OPINION:
What is the probability of dying from an external event, rather than from an ailment such as cancer or heart disease? As an exercise, list the following external potential life-ending events in order of the probability that you think might kill you: automobile crash, airplane crash, pandemic more deadly than COVID, weather-related event from a storm (drowning or collapse of structure) unrelated to “climate change.”
Weather-related events caused by global warming: earthquake, volcanic event (either directly from the eruption or from crop failure due to diminished sunlight), asteroid impact, nuclear war, conventional war, famine caused by the collapse of the monetary system, famine caused by farm animal and plant diseases and others.
Some of the external events that could kill you can be mitigated by more investment to prevent or better cope with them. Human beings, however, can do little about volcanic eruptions or variations in the output of the sun.
To make rational decisions about how much to spend to address each risk, it must first be determined the probability of the risk and then how much it will cost per life to be saved.
The current rage is all about climate change. To be sensible, it is important that the rate of change be determined and then make judgments about the ability of humans to alter that rate in a significant way, at a reasonable cost per person.
Judith A. Curry is a distinguished climate scientist and former chair of the School of Earth and Atmospheric Sciences at the Georgia Institute of Technology. She had become increasingly concerned about the politicization and hype of climate science.
Some politicians and their press lackeys have held forth with a never-ending stream of doomsday climate scenarios over the last three decades. Former Vice President Al Gore told us that the Arctic ice sheet would be gone by now, as would Miami Beach, but both are still with us.
Ms. Curry had observed that most of the “climate models” had consistently run too “hot” in that they projected much faster increases in temperature that was actually occurring (other leading climate scientists, including the late Fred Singer, Dennis Avery and Pat Michaels, had made the same observations). If the world is actually getting warmer at a much slower rate than alarmists have been saying, it means we have more time to make adjustments to human impact on the climate.
Ms. Curry has argued that even if we immediately stopped all emissions from greenhouse gases, it would take decades for that to have any impact — and we have plenty of time to make an orderly transition from fossil fuels to more promising nuclear and geothermal energy sources (wind and solar have very limited potential and are turning out to be much more costly to build and maintain than many proponents claimed),
Some of Ms. Curry’s fellow academics did not like her argument that the climate crisis was overblown. She went from being lauded for her work to increasingly being an outcast.
Academics and others in any field have a vested interest in overstating the importance of their area of expertise because funding goes to those who can argue that they are dealing with the greatest threat. There is a limited pool of money, so the people who build rockets that can alter the trajectory of potential killer asteroids are to some extent fighting over the same pool of money that can be used for better airline safety, or pandemic mitigation, or combating climate change).
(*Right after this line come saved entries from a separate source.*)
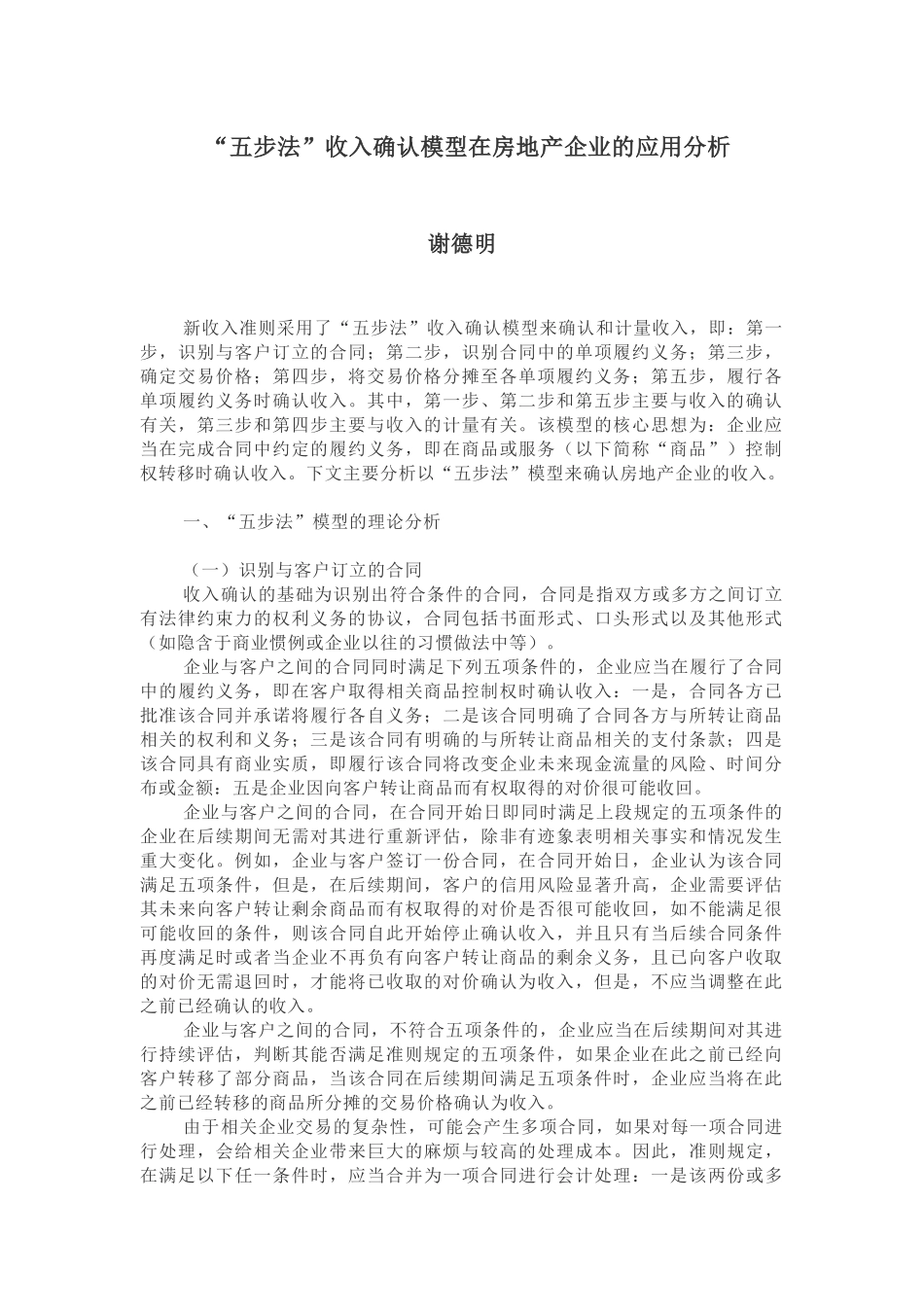 “五步法”收入确认模型在房地产企业的应用分析

谢德明

新收入准则采用了“五步法”收入确认模型来确认和计量收入，即：第一步，识别与客户订立的合同；第二步，识别合同中的单项履约义务；第三步，确定交易价格；第四步，将交易价格分摊至各单项履约义务；第五步，履行各单项履约义务时确认收入。其中，第一步、第二步和第五步主要与收入的确认有关，第三步和第四步主要与收入的计量有关。该模型的核心思想为：企业应当在完成合同中约定的履约义务，即在商品或服务（以下简称“商品”）控制权转移时确认收入。下文主要分析以“五步法”模型来确认房地产企业的收入。

一、“五步法”模型的理论分析

（一）识别与客户订立的合同

收入确认的基础为识别出符合条件的合同，合同是指双方或多方之间订立有法律约束力的权利义务的协议，合同包括书面形式、口头形式以及其他形式（如隐含于商业惯例或企业以往的习惯做法中等）。

企业与客户之间的合同同时满足下列五项条件的，企业应当在履行了合同中的履约义务，即在客户取得相关商品控制权时确认收入：一是，合同各方已批准该合同并承诺将履行各自义务；二是该合同明确了合同各方与所转让商品相关的权利和义务；三是该合同有明确的与所转让商品相关的支付条款；四是该合同具有商业实质，即履行该合同将改变企业未来现金流量的风险、时间分布或金额；五是企业因向客户转让商品而有权取得的对价很可能收回。

企业与客户之间的合同，在合同开始日即同时满足上段规定的五项条件的企业在后续期间无需对其进行重新评估，除非有迹象表明相关事实和情况发生重大变化。例如，企业与客户签订一份合同，在合同开始日，企业认为该合同满足五项条件，但是，在后续期间，客户的信用风险显著升高，企业需要评估其未来向客户转让剩余商品而有权取得的对价是否很可能收回，如不能满足很可能收回的条件，则该合同自此开始停止确认收入，并且只有当后续合同条件再度满足时或者当企业不再负有向客户转让商品的剩余义务，且已向客户收取的对价无需退回时，才能将已收取的对价确认为收入，但是，不应当调整在此之前已经确认的收入。

企业与客户之间的合同，不符合五项条件的，企业应当在后续期间对其进行持续评估，判断其能否满足准则规定的五项条件，如果企业在此之前已经向客户转移了部分商品，当该合同在后续期间满足五项条件时，企业应当将在此之前已经转移的商品所分摊的交易价格确认为收入。

由于相关企业交易的复杂性，可能会产生多项合同，如果对每一项合同进行处理，会给相关企业带来巨大的麻烦与较高的处理成本。因此，准则规定，在满足以下任一条件时，应当合并为一项合同进行会计处理：一是该两份或多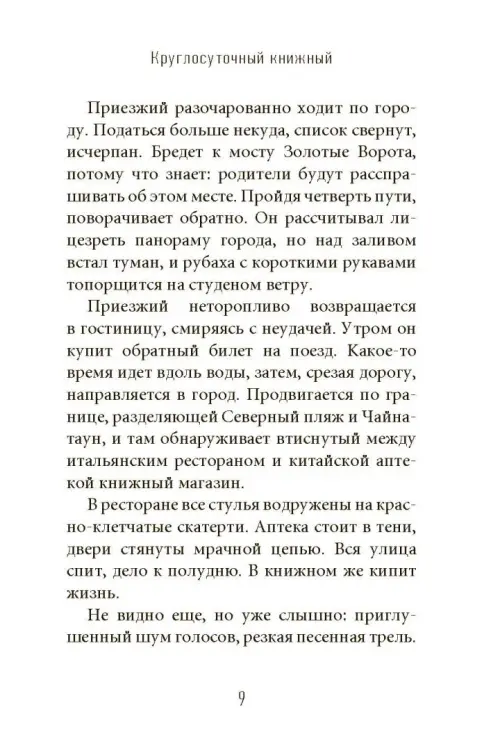 Круглосуточный книжный

Приезжий разочарованно ходит по городу. Податься больше некуда, список свернут, исчерпан. Бредет к мосту Золотые Ворота, потому что знает: родители будут расспрашивать об этом месте. Пройдя четверть пути, поворачивает обратно. Он рассчитывал лицезреть панораму города, но над заливом встал туман, и рубаха с короткими рукавами топорщится на студеном ветру.

Приезжий неторопливо возвращается в гостиницу, смиряясь с неудачей. Утром он купит обратный билет на поезд. Какое-то время идет вдоль воды, затем, срезая дорогу, направляется в город. Продвигается по границе, разделяющей Северный пляж и Чайнатаун, и там обнаруживает втиснутый между итальянским рестораном и китайской аптекой книжный магазин.

В ресторане все стулья водружены на красно-клетчатые скатерти. Аптека стоит в тени, двери стянуты мрачной цепью. Вся улица спит, дело к полудню. В книжном же кипит жизнь.

Не видно еще, но уже слышно: приглушенный шум голосов, резкая песенная трель.

9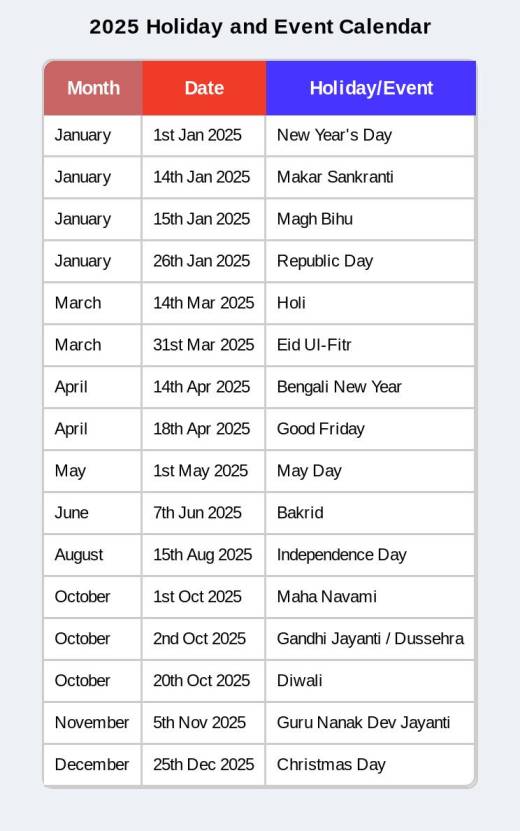 2025 Holiday and Event Calendar

| Month | Date | Holiday/Event |
|---|---|---|
| January | 1st Jan 2025 | New Year's Day |
| January | 14th Jan 2025 | Makar Sankranti |
| January | 15th Jan 2025 | Magh Bihu |
| January | 26th Jan 2025 | Republic Day |
| March | 14th Mar 2025 | Holi |
| March | 31st Mar 2025 | Eid Ul-Fitr |
| April | 14th Apr 2025 | Bengali New Year |
| April | 18th Apr 2025 | Good Friday |
| May | 1st May 2025 | May Day |
| June | 7th Jun 2025 | Bakrid |
| August | 15th Aug 2025 | Independence Day |
| October | 1st Oct 2025 | Maha Navami |
| October | 2nd Oct 2025 | Gandhi Jayanti / Dussehra |
| October | 20th Oct 2025 | Diwali |
| November | 5th Nov 2025 | Guru Nanak Dev Jayanti |
| December | 25th Dec 2025 | Christmas Day |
In 2016, Ms. Curry resigned her university position, in part to get away from the academic BS (my words, not hers) and joined the private sector as president of the Climate Forecast Applications Network to work on real, applied science, without having to be politically correct.
She has just published a book, “Climate Uncertainty and Risk: Rethinking Our Response.” It is a brilliant tome, filled with many important insights and several thousand footnotes to document her arguments.
Throughout the book, Ms. Curry is careful to explain the difference between what we think we know for certain, what we know that we don’t know, and what we don’t know that we don’t know. Ms. Curry argues that we know the planet has been warming since at least 1860, and that the rise in carbon dioxide from the burning of fossil fuels is responsible for at least some of that warming.
She argues that what we do not know is how much of the rise in carbon dioxide is caused by human fossil fuel burning, rather from natural variability. She also argues that we do not know if the warming is dangerous, or how much warming we can expect over the next century, let alone how much benefit, if any, we can expect from reducing carbon dioxide emissions.
The irony is that to date, global warming has saved lives — more people die from cold than heat — and plants (food) grow faster when the air contains higher levels of carbon dioxide.
Ms. Curry is first rate when explaining alternative risks and why caution is wise in trying to mitigate them. “Climate Uncertainty” is a serious, nonpolitical book, which will help to elevate the level of scientific and political discourse. It should be read by everyone who writes or speaks about climate change, including the political and media class.
• Richard W. Rahn is chairman of the Institute for Global Economic Growth and MCon LLC.